CHAPITRE XXV
OÙ L'ON
PARLE
DU SECOND
GENRE DE
RÉVÉLATIONS,
OU DES MANIFESTATIONS
DES SECRETS
ET MYSTÈRES CACHÉS.
ON MONTRE
COMMENT ELLES
PEUVENT SERVIR
À L'UNION DIVINE
OU L'EMPÊCHER,
ET COMMENT LE
DÉMON
PEUT ICI TROMPER
LES ÂMES.
Le second
genre de révélations, avons-nous dit, consiste dans la manifestation
des secrets et des mystères cachés. Il peut être de
deux sortes. La première concerne ce que Dieu est en lui-même,
et elle renferme la révélation du mystère de la Très
Sainte Trinité et de l'Unité de Dieu. La seconde concerne
ce que Dieu est dans ses oeuvres, et elle renferme les autres articles
de notre sainte foi catholique et toutes les propositions vraies qui peuvent
en découler explicitement. Les propositions renferment et comprennent
un grand nombre de révélations des prophètes, de promesses
et de menaces divines ainsi que des éléments touchant la
foi qui devaient ou doivent arriver. On peut en outre y ramener beaucoup
d'autres cas particuliers que Dieu révèle ordinairement soit
sur l'univers en général, soit en particulier sur un royaume,
une province, un état, une famille ou une personne déterminée.

▸ **Problèmes à résoudre**
• A. Selon le texte fourni, en combien de sortes se divise le second genre de révélations ?
• B. À l'aide du texte fourni, expliquez ce qui distingue les deux sortes du second genre de révélations et ce que chacune renferme.
• C. Résumez le texte fourni en deux phrases.

▸ **Données recueillies**
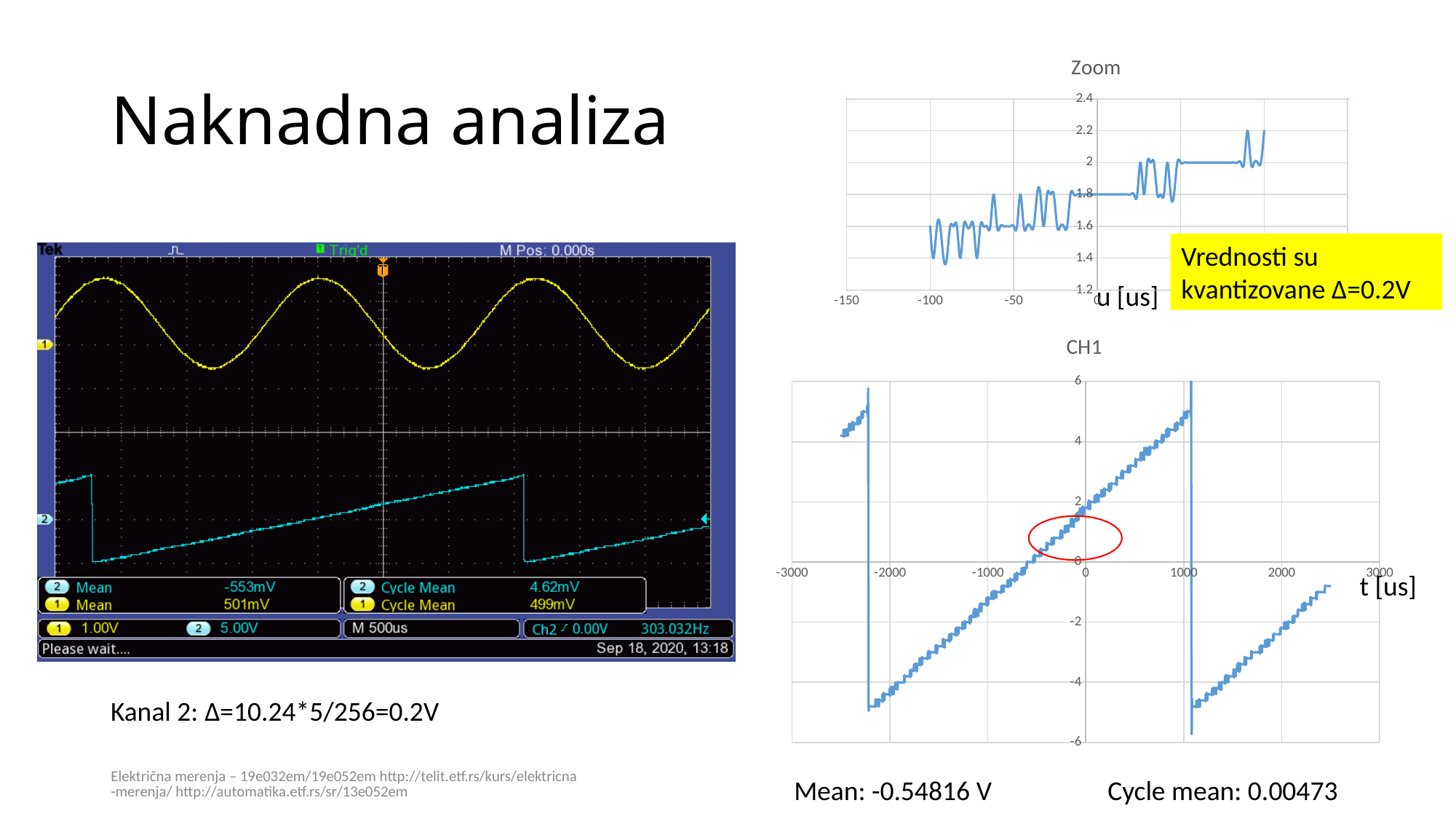
In the CH1 chart, is the value at t = 500 greater or less than 2? greater In the Zoom chart, is the value at t = -100 greater or less than 1.8? less What is the title of the chart in the top right of the slide? Zoom What is the title of the chart in the bottom right of the slide? CH1 In the CH1 chart, what is the highest tick value shown on the vertical axis? 6 In the Zoom chart, what is the highest tick value shown on the vertical axis? 2.4 What kind of chart is the CH1 chart? line chart In the CH1 chart, is the value at t = 2000 greater or less than 0? less In the Zoom chart, what is the lowest tick value shown on the vertical axis? 1.2 In the CH1 chart, do the values rise or fall along the x axis between t = -2000 and t = 1000? rise What kind of chart is the Zoom chart? line chart In the CH1 chart, what is the lowest tick value shown on the vertical axis? -6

▸ **Réponses aux exercices**
• A. En deux sortes.

• B. La première sorte porte sur ce que Dieu est en lui-même. Elle renferme la révélation du mystère de la Très Sainte Trinité et de l'Unité de Dieu. La seconde porte sur ce que Dieu est dans ses œuvres et renferme les autres articles de la foi catholique, ainsi que toutes les propositions vraies qui peuvent en découler explicitement.

• C. Le second genre de révélations consiste à manifester des secrets et des mystères cachés. Il se divise en deux sortes : l'une touche ce que Dieu est en lui-même, comme la Trinité et l'Unité de Dieu, l'autre ce que Dieu est dans ses œuvres, ce qui comprend les articles de la foi, des prophéties, des promesses et menaces divines, ainsi que des révélations sur l'univers ou sur un royaume, une famille ou une personne.